On 12/13/16 10:50, Savolainen, Petri (Nokia - FI/Espoo) wrote:
>
>>> +static void add_group(sched_group_t *sched_group, int thr, int group)
>>> +{
>>> + int num;
>>> + uint32_t gen_cnt;
>>> + thr_group_t *thr_group = &sched_group->s.thr[thr];
>>> +
>>> + num = thr_group->num_group;
>>> + thr_group->group[num] = group;
>>> + thr_group->num_group = num + 1;
>>> + gen_cnt = odp_atomic_load_u32(&thr_group->gen_cnt);
>>> + odp_atomic_store_u32(&thr_group->gen_cnt, gen_cnt + 1);
>>
>>
>> odp_atomic_inc_u32()
>
> Atomic, in-memory increment would be waste here since this operation is done
> while holding a lock.
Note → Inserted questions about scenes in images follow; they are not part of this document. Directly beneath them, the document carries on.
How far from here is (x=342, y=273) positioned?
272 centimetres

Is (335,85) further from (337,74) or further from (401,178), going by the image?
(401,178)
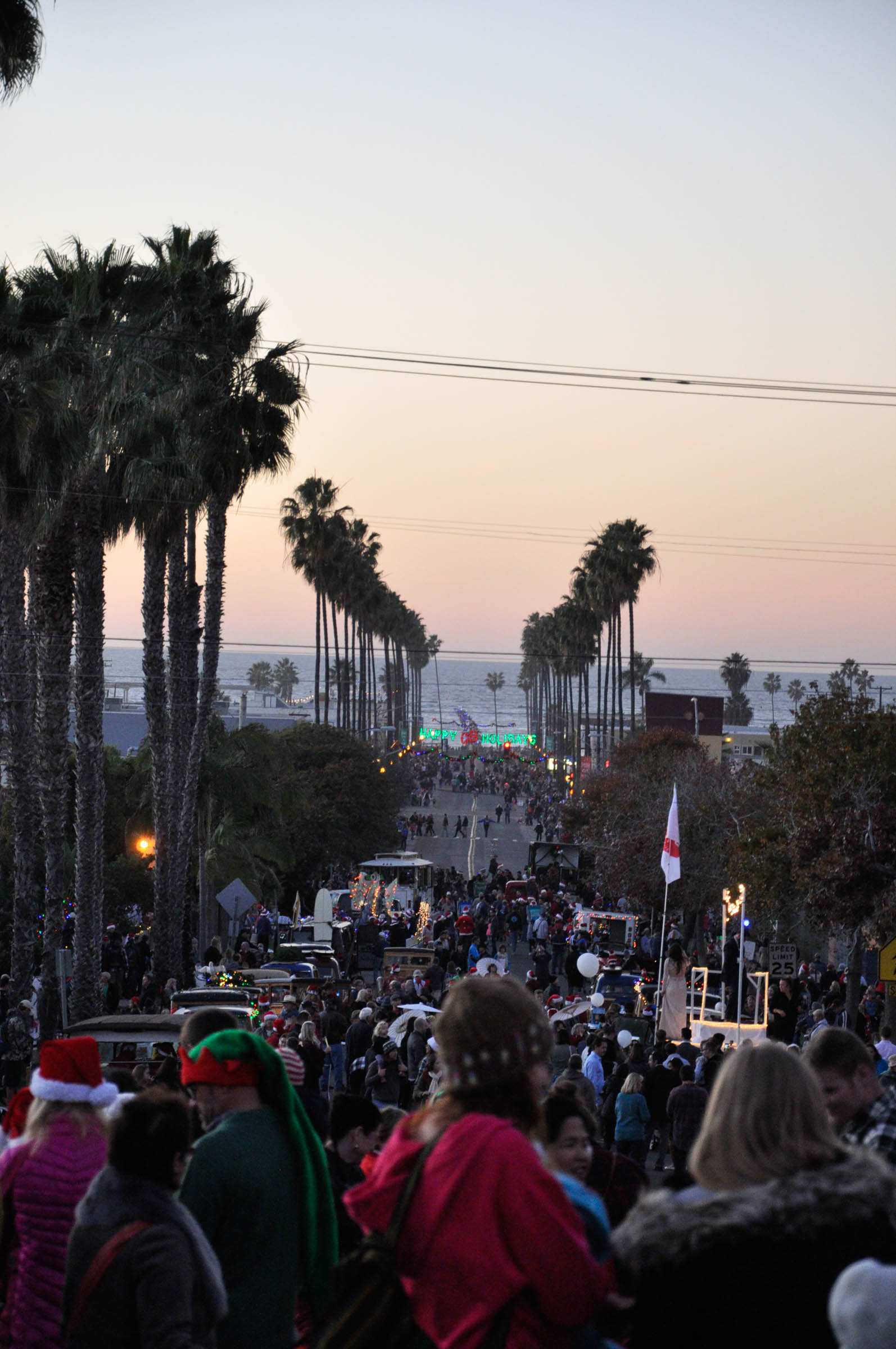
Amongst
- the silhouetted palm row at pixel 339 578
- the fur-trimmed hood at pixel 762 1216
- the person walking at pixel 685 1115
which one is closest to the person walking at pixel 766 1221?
the fur-trimmed hood at pixel 762 1216

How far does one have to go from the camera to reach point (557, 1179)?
3.47 meters

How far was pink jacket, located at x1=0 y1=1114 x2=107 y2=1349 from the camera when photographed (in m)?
4.81

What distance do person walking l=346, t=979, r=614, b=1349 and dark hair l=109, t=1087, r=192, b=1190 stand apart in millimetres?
907

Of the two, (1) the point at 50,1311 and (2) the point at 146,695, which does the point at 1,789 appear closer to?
(2) the point at 146,695

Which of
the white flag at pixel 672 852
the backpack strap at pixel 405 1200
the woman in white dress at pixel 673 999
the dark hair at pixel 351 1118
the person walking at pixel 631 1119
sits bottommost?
the woman in white dress at pixel 673 999

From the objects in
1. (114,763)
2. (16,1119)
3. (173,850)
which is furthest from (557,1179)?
(114,763)

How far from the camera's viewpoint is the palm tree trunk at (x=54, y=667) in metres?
27.6

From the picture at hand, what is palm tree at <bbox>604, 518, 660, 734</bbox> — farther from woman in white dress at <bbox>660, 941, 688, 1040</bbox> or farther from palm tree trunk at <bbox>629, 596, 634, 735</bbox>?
woman in white dress at <bbox>660, 941, 688, 1040</bbox>

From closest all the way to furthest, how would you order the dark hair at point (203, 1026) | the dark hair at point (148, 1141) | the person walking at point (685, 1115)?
the dark hair at point (148, 1141), the dark hair at point (203, 1026), the person walking at point (685, 1115)

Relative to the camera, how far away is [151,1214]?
14.0 feet

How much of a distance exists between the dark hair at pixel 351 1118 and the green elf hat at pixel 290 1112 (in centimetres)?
193

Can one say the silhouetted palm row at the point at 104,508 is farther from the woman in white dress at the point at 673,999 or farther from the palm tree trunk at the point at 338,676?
the palm tree trunk at the point at 338,676

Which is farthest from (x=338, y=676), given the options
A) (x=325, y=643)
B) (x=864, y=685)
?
(x=864, y=685)

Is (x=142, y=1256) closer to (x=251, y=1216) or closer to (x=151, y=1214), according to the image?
(x=151, y=1214)
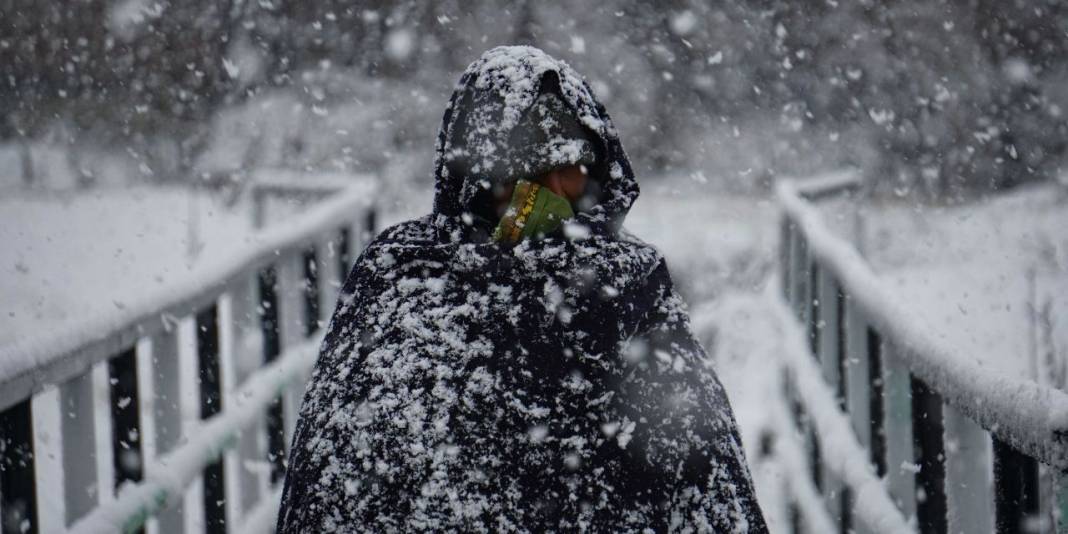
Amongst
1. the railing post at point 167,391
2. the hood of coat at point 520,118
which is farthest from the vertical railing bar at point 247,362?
the hood of coat at point 520,118

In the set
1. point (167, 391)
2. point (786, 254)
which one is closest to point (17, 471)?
point (167, 391)

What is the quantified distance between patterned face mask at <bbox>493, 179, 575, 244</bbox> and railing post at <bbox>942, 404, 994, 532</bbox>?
39.4 inches

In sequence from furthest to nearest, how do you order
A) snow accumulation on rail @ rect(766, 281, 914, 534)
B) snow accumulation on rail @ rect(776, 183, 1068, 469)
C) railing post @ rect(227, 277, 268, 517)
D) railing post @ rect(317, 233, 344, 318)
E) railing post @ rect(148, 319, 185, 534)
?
1. railing post @ rect(317, 233, 344, 318)
2. railing post @ rect(227, 277, 268, 517)
3. railing post @ rect(148, 319, 185, 534)
4. snow accumulation on rail @ rect(766, 281, 914, 534)
5. snow accumulation on rail @ rect(776, 183, 1068, 469)

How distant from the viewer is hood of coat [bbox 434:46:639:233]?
1957mm

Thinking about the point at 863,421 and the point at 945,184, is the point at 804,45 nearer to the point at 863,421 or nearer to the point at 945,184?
the point at 945,184

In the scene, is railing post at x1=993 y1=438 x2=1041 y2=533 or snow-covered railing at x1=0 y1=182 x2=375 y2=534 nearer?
railing post at x1=993 y1=438 x2=1041 y2=533

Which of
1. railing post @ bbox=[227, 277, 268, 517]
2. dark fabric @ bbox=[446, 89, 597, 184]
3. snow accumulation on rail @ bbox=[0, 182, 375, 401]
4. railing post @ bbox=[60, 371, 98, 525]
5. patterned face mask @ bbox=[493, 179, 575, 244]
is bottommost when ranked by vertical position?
railing post @ bbox=[227, 277, 268, 517]

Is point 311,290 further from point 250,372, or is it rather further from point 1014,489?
point 1014,489

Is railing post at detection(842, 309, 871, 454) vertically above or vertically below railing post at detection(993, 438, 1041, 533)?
below

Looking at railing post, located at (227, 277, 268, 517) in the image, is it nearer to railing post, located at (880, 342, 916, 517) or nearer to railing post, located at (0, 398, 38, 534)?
railing post, located at (0, 398, 38, 534)

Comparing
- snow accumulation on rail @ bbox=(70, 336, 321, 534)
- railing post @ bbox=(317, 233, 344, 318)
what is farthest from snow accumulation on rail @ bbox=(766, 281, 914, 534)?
railing post @ bbox=(317, 233, 344, 318)

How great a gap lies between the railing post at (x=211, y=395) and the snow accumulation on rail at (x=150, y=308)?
5.2 inches

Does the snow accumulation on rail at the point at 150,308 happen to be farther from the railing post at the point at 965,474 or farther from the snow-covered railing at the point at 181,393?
the railing post at the point at 965,474

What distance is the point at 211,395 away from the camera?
344 centimetres
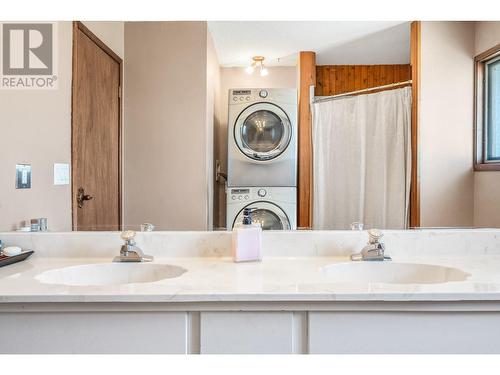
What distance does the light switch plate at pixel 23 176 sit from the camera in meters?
1.60

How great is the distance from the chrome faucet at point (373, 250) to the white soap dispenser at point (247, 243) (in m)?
0.35

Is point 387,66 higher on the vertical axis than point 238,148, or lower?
higher

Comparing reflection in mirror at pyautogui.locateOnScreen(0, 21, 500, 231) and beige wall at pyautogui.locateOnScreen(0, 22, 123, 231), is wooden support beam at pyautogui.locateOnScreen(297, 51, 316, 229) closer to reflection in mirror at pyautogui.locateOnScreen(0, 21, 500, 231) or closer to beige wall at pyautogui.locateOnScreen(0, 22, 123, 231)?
reflection in mirror at pyautogui.locateOnScreen(0, 21, 500, 231)

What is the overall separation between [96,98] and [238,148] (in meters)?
0.61

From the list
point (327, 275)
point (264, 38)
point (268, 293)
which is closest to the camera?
point (268, 293)

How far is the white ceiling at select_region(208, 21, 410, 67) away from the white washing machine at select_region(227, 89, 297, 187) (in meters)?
0.15

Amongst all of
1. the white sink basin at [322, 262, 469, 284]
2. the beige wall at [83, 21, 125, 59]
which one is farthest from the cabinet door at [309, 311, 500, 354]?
the beige wall at [83, 21, 125, 59]

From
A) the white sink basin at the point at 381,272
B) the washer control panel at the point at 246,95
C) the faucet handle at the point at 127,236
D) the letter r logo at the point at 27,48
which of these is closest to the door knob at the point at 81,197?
the faucet handle at the point at 127,236

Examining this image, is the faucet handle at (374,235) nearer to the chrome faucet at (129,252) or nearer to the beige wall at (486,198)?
the beige wall at (486,198)

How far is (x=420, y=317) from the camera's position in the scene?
1100mm

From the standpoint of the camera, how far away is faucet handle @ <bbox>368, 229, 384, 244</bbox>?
155 cm

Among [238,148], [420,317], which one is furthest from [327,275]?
[238,148]
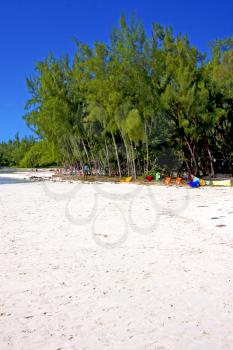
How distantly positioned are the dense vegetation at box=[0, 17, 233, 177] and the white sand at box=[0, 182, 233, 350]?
50.7ft

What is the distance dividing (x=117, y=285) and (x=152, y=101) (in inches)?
844

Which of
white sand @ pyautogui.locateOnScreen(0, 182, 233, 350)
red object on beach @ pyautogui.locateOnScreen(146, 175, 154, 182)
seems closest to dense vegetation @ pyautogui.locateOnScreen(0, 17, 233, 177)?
red object on beach @ pyautogui.locateOnScreen(146, 175, 154, 182)

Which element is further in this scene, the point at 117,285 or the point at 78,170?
the point at 78,170

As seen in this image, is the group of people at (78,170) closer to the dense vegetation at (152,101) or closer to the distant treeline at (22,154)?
the dense vegetation at (152,101)

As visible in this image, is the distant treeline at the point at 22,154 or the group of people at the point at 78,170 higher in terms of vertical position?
the distant treeline at the point at 22,154

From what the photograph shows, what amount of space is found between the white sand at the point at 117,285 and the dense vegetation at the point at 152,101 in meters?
15.4

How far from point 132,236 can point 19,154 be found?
88469mm

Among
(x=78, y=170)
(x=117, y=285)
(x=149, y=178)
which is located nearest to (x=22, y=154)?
(x=78, y=170)

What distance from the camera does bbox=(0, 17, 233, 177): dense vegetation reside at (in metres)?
25.0

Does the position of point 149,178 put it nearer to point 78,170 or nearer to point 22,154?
point 78,170

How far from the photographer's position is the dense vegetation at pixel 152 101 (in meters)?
25.0

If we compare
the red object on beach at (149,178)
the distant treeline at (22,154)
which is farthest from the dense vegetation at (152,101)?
the distant treeline at (22,154)

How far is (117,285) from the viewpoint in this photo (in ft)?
17.7

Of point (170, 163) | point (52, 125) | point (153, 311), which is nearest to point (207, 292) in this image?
point (153, 311)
The variable is atomic since it's checked with load_acq
> in sched_cmd() (when not holding a lock).
>
>
>>
>>
>>> +}
>>> +
>>> +static void remove_group(sched_group_t *sched_group, int thr, int
>> group)
>>> +{
>>> + int i, num;
>>> + int found = 0;
>>> + thr_group_t *thr_group = &sched_group->s.thr[thr];
>>> +
>>> + num = thr_group->num_group;
>>> +
>>> + for (i = 0; i < num; i++) {
>>> + if (thr_group->group[i] == group) {
>>> + found = 1;
>>> +
>>> + for (; i < num - 1; i++)
>>> + thr_group->group[i] = thr_group->group[i + 1];
>>> +
>>> + break;
>>> + }
>>> + }
>>> +
>>> + if (found) {
>>> + uint32_t gen_cnt;
>>> +
>>> + thr_group->num_group = num - 1;
>>> + gen_cnt = odp_atomic_load_u32(&thr_group->gen_cnt);
>>> + odp_atomic_store_u32(&thr_group->gen_cnt, gen_cnt + 1);
>>
>> odp_atomic_inc_u32()
>>
>> and you can remove if found by placing inc and break above. That should
>> fit in 80 characters.
>
>
> Same thing here. Load + store is more performant than an unnecessary atomic,
> in-memory inc.
>
> -Petri
>
I think it depends. On ABI compat mode that will be function and you
need 2 stores in stack.
And what is faster depends on implementation of internal
__atomic_fetch_add call, which may vary on gcc version. I never measured
what is faster, but it's easy to check...
Maxim.
>